Ok, Don't ask me how I came across this, - But apparently, it's true..........









The original is form this site
http://www.ananova.com/news/story/sm_1417224.html

And it's clothing for chickens.


----------



## LondonPigeon (May 10, 2005)

ROFL

but I hope the chicken can move its wings and are not in pain


----------



## Skyeking (Jan 17, 2003)

That is absolutely uneccesary and inhumane for any bird.

It looks like it is well made, but what purpose does it serve???/

It restrains and looks uncomfortable and I would make a coment if it is allowed on the site.

Only indoor birds, who wear appropriate flight suits to keep poop from going everywhere, is the only humane reason for them wearing a suite.


----------



## LondonPigeon (May 10, 2005)

Trees Gray said:


> That is absolutely uneccesary and inhumane for any bird.
> 
> It looks like it is well made, but what purpose does it serve???/
> 
> ...


the chicken does look like it is very constrained, at first I thought it was funny, but then a second later I looked closely and saw its wings were tied back, the poor bird


----------



## kittypaws (Sep 18, 2005)

I noticed that the designer was an Austrian and I was surprised as Austria has one of the best animal protection laws in the world. 

Doesn't surprise me that there is Japanese interest - they like quirky things and all that and some of their animal protection laws stink ( Bear Parks for instance - but that's a another story for another day and another website I guess). 

I think the chicken looks silly - it is quite ridiculous - does it have a vent at the back where it can poop?? 

Tania


----------



## alvin (May 10, 2006)

Whoa there.

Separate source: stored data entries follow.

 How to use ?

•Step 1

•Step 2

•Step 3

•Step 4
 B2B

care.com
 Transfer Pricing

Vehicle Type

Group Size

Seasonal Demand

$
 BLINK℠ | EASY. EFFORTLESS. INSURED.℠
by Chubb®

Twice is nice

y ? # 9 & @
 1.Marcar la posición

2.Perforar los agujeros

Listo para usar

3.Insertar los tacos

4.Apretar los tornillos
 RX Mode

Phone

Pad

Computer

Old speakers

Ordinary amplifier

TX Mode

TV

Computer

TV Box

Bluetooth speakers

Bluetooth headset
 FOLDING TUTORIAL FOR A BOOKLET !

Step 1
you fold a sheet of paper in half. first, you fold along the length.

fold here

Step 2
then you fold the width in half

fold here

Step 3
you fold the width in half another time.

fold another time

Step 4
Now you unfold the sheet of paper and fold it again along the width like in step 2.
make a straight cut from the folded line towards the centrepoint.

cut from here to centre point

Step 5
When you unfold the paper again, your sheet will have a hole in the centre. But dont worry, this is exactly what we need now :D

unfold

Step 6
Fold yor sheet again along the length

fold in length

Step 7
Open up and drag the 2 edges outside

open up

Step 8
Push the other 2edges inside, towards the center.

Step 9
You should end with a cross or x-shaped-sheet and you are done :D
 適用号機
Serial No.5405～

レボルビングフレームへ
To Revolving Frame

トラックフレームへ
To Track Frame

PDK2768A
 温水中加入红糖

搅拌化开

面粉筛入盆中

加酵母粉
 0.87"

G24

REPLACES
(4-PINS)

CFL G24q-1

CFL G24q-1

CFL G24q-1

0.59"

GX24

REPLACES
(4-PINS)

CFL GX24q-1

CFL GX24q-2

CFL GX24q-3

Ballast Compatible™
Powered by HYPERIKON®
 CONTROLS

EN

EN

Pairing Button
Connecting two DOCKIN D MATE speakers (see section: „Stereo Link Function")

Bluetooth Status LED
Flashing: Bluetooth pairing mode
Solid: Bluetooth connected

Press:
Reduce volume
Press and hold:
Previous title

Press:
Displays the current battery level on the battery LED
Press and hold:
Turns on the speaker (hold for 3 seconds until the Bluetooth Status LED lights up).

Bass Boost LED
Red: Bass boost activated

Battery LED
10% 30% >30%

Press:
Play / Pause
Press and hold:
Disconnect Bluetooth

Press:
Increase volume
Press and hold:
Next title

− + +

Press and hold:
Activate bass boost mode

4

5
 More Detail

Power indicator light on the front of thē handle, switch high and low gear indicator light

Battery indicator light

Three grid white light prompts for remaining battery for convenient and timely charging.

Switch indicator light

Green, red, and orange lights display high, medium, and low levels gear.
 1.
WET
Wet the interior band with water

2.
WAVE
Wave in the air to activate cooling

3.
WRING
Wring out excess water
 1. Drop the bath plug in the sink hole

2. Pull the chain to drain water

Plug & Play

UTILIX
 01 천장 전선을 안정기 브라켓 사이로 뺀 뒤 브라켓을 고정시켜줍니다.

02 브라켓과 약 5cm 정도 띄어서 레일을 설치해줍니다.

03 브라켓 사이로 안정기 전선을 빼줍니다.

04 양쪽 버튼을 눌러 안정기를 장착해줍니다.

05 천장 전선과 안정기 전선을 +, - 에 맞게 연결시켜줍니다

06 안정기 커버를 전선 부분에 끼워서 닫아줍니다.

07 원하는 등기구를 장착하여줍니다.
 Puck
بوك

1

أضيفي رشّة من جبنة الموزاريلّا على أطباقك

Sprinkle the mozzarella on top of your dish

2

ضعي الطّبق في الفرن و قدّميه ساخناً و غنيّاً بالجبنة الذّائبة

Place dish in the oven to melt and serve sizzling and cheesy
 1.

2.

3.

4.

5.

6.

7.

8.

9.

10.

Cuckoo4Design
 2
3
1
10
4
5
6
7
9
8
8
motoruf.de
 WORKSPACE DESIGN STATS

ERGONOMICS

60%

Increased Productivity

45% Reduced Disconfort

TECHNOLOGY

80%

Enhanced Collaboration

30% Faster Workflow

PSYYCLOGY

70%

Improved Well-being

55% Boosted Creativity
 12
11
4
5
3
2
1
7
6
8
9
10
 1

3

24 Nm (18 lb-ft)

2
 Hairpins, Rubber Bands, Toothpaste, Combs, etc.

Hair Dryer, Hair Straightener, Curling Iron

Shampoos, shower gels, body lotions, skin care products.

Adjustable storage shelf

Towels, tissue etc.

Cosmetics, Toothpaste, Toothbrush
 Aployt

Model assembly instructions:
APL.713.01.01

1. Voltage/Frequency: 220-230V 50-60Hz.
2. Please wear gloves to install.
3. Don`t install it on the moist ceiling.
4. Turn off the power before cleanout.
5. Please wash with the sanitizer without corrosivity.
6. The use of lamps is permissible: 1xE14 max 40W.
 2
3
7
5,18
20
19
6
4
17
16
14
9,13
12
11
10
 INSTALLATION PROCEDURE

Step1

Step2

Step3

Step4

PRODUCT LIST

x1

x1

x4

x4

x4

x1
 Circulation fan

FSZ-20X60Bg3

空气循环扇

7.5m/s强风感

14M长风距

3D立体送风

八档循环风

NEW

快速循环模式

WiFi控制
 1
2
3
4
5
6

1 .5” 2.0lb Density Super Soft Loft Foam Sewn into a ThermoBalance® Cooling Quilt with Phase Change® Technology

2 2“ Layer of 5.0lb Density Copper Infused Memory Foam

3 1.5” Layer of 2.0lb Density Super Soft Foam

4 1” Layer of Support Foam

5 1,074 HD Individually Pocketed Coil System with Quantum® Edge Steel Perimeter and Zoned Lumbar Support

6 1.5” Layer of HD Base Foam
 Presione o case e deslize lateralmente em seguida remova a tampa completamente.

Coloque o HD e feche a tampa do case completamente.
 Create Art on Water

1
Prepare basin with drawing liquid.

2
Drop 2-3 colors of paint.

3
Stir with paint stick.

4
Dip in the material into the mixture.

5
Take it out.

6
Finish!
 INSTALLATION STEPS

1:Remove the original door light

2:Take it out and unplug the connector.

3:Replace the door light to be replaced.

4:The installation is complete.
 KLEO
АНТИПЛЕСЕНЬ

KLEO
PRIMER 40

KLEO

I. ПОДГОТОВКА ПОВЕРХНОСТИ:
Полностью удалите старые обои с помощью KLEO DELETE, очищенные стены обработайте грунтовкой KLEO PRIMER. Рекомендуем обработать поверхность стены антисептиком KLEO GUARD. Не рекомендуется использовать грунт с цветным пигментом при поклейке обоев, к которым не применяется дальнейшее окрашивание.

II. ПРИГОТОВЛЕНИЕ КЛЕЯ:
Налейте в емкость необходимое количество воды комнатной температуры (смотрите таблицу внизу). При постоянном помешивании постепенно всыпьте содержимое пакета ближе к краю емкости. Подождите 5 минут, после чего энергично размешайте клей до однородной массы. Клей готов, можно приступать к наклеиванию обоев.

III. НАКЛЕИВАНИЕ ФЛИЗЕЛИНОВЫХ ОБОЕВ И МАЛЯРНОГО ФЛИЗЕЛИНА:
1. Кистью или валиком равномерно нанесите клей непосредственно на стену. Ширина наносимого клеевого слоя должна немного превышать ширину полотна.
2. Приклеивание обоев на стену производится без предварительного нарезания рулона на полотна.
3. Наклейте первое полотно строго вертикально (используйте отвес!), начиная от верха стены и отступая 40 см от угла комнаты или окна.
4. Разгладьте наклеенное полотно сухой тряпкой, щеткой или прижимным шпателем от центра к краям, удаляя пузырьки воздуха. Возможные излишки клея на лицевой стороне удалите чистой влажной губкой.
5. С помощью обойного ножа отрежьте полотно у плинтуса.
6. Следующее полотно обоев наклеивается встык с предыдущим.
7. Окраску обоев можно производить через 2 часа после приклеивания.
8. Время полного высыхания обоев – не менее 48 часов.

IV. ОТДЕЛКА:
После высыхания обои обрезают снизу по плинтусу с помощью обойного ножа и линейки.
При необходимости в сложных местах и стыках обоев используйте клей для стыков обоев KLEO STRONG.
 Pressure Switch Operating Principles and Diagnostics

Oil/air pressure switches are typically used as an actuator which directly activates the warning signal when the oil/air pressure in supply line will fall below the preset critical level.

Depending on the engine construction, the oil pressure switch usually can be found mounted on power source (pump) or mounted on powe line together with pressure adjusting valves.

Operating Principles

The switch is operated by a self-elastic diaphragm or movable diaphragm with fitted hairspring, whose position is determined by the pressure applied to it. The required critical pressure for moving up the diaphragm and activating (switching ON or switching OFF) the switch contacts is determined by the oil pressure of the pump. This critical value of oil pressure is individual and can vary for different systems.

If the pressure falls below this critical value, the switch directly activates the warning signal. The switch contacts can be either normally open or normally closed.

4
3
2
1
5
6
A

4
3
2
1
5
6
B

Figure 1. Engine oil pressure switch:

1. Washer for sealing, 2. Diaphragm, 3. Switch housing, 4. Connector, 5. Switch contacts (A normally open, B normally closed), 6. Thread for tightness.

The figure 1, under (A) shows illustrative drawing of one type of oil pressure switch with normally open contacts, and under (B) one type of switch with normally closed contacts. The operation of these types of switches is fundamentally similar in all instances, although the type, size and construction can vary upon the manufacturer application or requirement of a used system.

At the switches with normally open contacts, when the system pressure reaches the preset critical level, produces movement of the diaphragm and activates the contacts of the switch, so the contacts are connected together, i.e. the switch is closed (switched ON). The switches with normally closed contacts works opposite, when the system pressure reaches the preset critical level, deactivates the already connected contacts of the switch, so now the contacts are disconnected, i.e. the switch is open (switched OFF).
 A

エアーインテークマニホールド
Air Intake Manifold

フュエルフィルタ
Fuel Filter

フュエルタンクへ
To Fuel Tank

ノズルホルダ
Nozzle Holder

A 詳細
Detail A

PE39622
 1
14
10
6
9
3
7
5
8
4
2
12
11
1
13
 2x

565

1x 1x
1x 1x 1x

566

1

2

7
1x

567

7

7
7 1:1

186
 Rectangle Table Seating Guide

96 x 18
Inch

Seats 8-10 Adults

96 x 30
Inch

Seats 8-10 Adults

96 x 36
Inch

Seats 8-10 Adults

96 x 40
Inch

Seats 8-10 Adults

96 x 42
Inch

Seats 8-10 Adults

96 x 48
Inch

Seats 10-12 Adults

I seriously doubt that the animal in question is being hurt in anyway.
It's only logical that you would not buy this type of thing for your stock chickens, no more then a breeder would buy a pooper suit for their racing birds.
That means, to me, that it's an item for _pets_. As such I doubt if it casues the animal any undue stress. I just came across it, and thought it made the bird look silly. (Not to mention the owner)


----------



## Skyeking (Jan 17, 2003)

*Hi alvin,

*Whoa there. I seriously doubt that the animal in question is being hurt in anyway.

*Do you seriously think the chicken is comfortable? His wings look restricted and he does NOT look happy.

We do have several homing pigeons members who's birds wear the flight suits indoors for obvious reasons, but they don't restrict the birds in any way. The flight suits are specially designed for birds, and they have their interest in mind, this chicken suit looks to be on that bird for mere entertainment of their human owners.*


----------



## feralpigeon (Feb 14, 2005)

Alvin, I don't think folks are upset with you, but the 'suit' that is being promoted at the site  . And I think if you forget about semantics, that you'd agree the suit to be inappropriate for the chicken, and way too restrictive to be in its' best interest. Just a thought....

fp


----------



## stach_n_flash (Mar 15, 2006)

the chicken looks like a road island red  i think the ckicken is better with it off i think it might get hot in their and you might leave your chicken in the suit leave come back and find you have a fried chicken  then what would you do with it 

j/k well i disagree with the suit


----------



## Pidgey (May 20, 2005)

Well that original webpage goes back further to the true original site:

www.chickenssuit.com

And here's that particular chicken in that suit as seen from the side:

http://www.chickenssuit.com/english...ery_group/1/gallery_show/66/cHash/679c96842d/

Chickens' wings are a lot smaller in comparison to pigeons and I don't think they're tied behind or restricted. There seem to be several pictures of the chickens going around hunting for food pretty much as normal. I look at it and agree with the heading of this thread: somebody's got way too much time on their hands.

Pidgey


----------



## Pidgey (May 20, 2005)

Incidentally, I really don't see the point in dressing up chickens like that but I'm not entirely innocent:

http://www.pigeons.biz/forums/showpost.php?p=77175&postcount=71

Pidgey


----------